Be organized, be clear, be present
So how does a tenant demonstrate that they are ready and willing to work with their landlord to come up with a solution? Jonathan Keyser said what not to do is stop paying rent and not communicate.
“Unfortunately, there is a lot of bad advice out there as some brokers and attorneys advise tenants to just stop paying their rent. I couldn’t disagree with this advice more. The clients that are just not paying and not communicating are the ones that are not receiving much help,” he said. “The key is to communicate and collaborate, figure out where the landlord is coming from, and try to find a creative win/win/win solution. Remember, landlords are experiencing pain too, and at the end of the day, we are all in this together, and we need to work together to get through this.”
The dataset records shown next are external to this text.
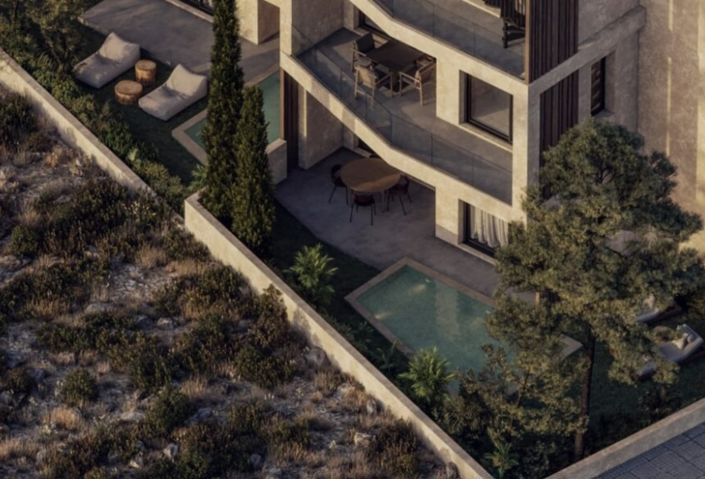 Image No.2-Appartement de 2 chambres à vendre à Paralimni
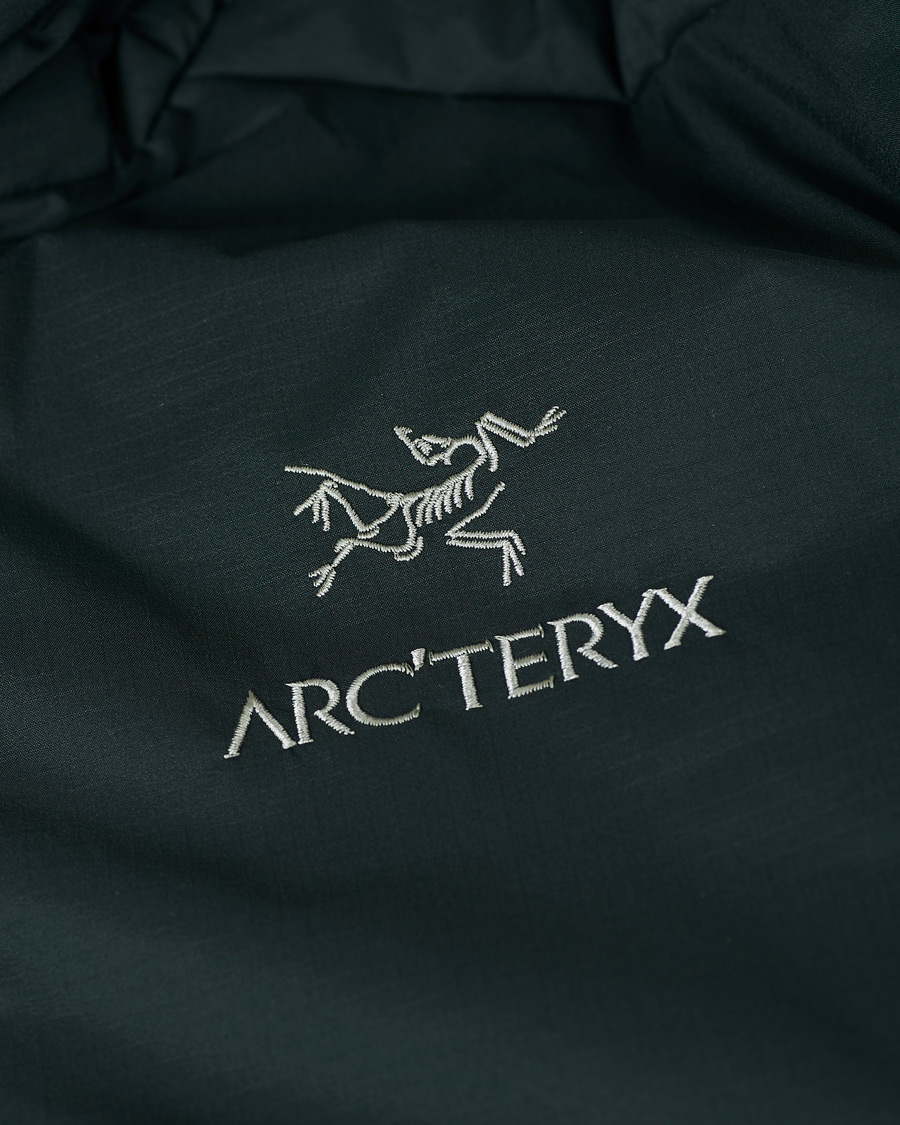 Herr | Jackor | Arc'teryx | Atom AR Hooded Jacket Enigma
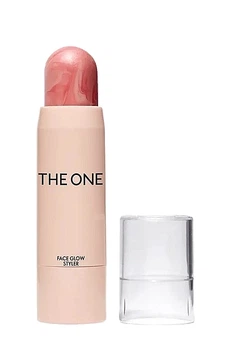 Стик для макияжа - Oriflame The One Face Glow Styler Pink Pride (1301050-709400265-2)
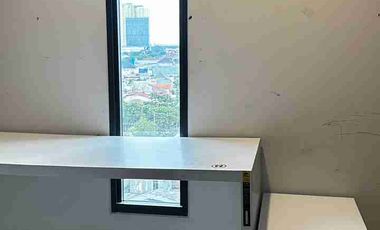 Disewakan Apartemen Belleview Manyar Surabaya Full Furnish Mewah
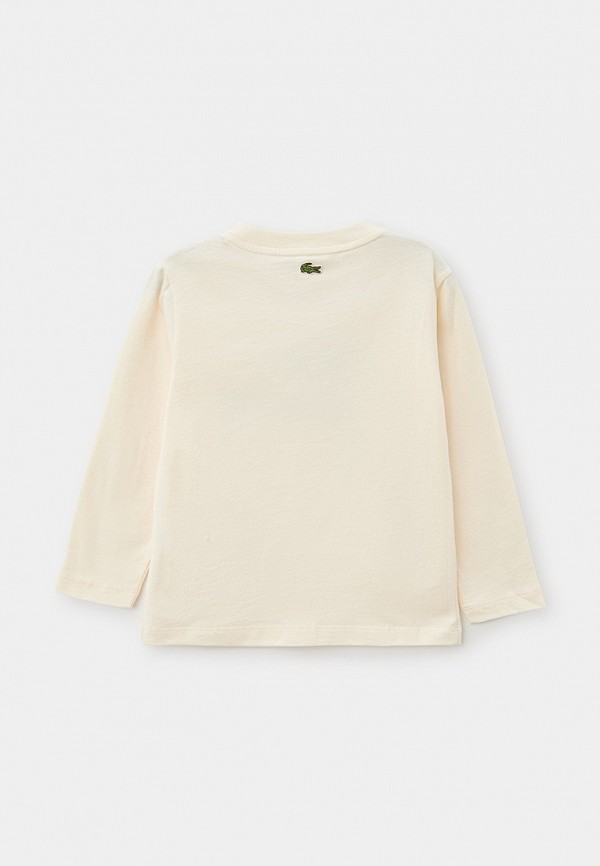 Lacoste Лонгслив - фото 2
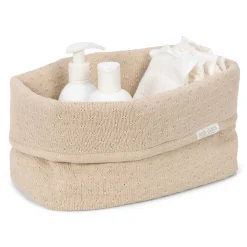 Little Dutch Commodemandje groot - Beige - Essentials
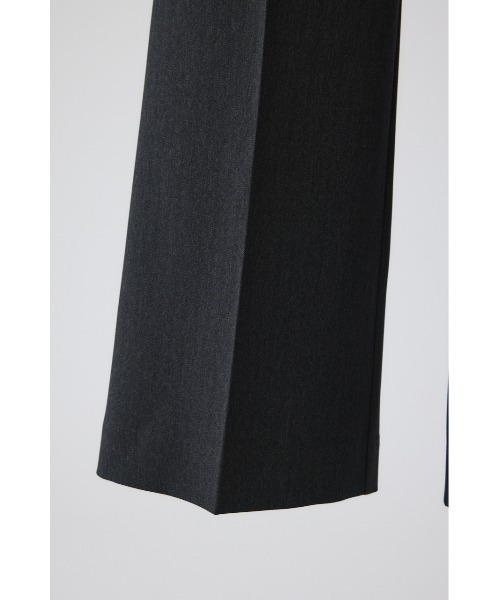 RIM.ARK（リムアーク）の「Leather like patch PT レザーライクパッチ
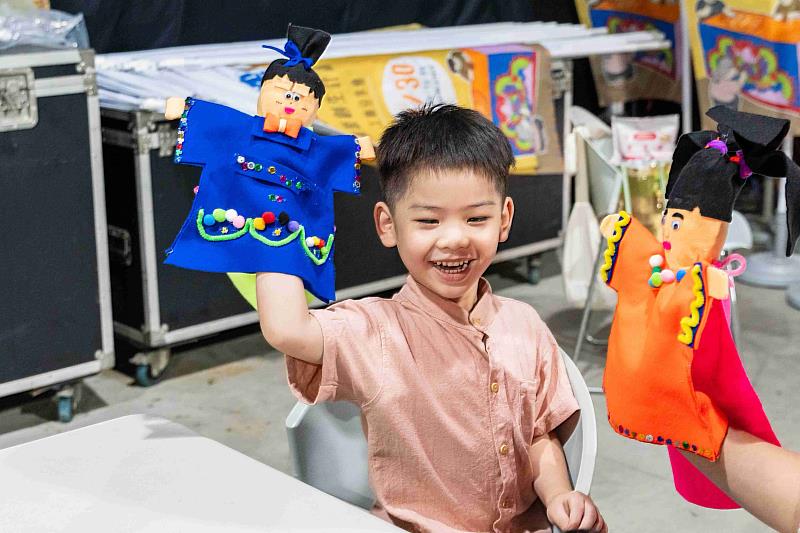 溪口傳藝慢旅推薦路線！探索掌中戲文化、體驗竹編工藝與在地美食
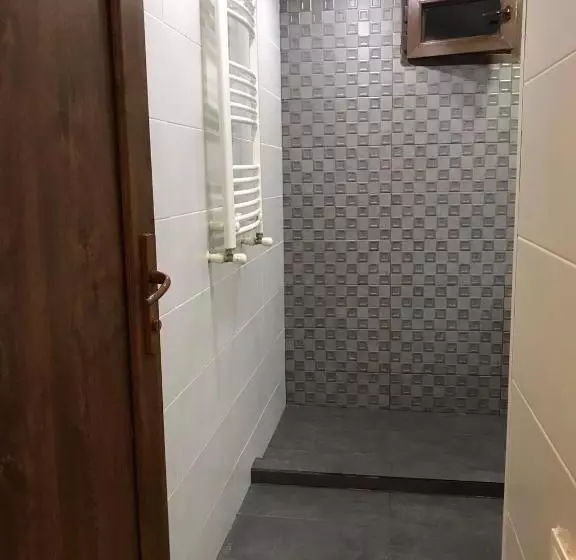 پانسیون Friendly House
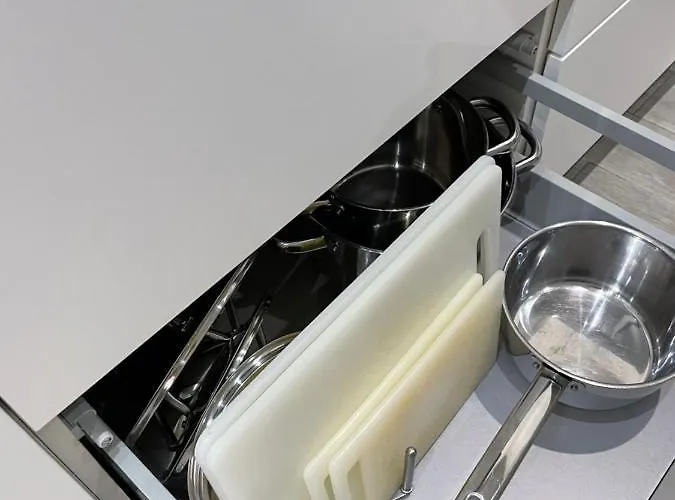 Beautiful Rosas Διαμέρισμα *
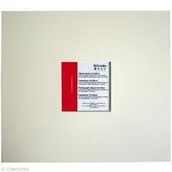 Albumy fotograficzne - Artemio artemio 30,5 x 30,5 cm, Album na zdjęcia, "albumu, surowa 11010004 - miniaturka - grafika 1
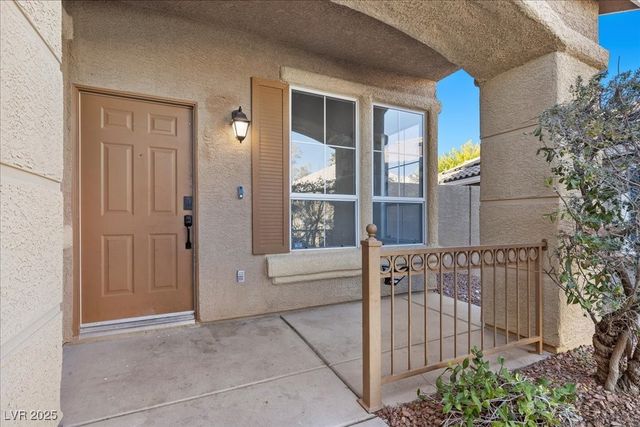 10665 Hillock Court, Las Vegas, NV 89144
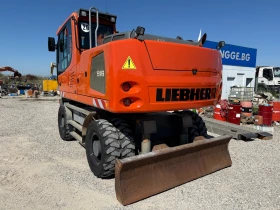  Liebherr  916 | Mobile.bg    5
Keyser said the best approach to take with your landlord is to be organized and have all the necessary data ready to show the landlord that rental relief is necessary. He said data should take a past, present and future look at your company finances. In the data provided to the landlord, clearly demonstrate where you were before the shutdown and what your financials looked like leading up to March of 2020. Then, show the current financial data and project what your future numbers will be as the economy reopens.
“Demonstrate, not just verbally, demonstrate using data what the impact has been,” Jonathan Keyser said. “Then, be very clear about how long you think this impact is going to affect you.
“What we’re telling our clients is that you have to be very organized demonstrating your hardship and be very specific in your relief requests”, said Keyser.
He also stressed that having a clear picture of what your company needs and why really helps the landlord understand how to best support you as a tenant.
“What are you asking for? Have a very clear request,” he said. “If you’re saying, ‘Hey, I’m in trouble, I need help,’ but without a clear request, landlords are less likely to respond because they need clarity and they are sorting through thousands of these requests across the board.”
While the Keyser company has already worked out deals on behalf of thousands of tenants nationwide, as the economic shutdown continues well into May, the expectation is that more work will need to be done. Jonathan Keyser said he expects that he will have to go back to many landlords on behalf of clients to work out extensions as the weeks roll by with many businesses still sitting on the sidelines and waiting for the pandemic to recede.
If that’s the case, Jonathan Keyser said his company will continue to serve its clients with the same effort that has been shown for the past two months.
“Our team has been amazing at figuring out how we can serve people in this time of crisis, and it’s brought us as a company together in a really cool way,” he said. “We’re going to be so much stronger on the other side of this crisis because we have served so many people. It may not be the most profitable work today, but on the other side of all this, the people we served during this time will be very grateful for what we’ve done and we’ll have much stronger relationships on the other side.”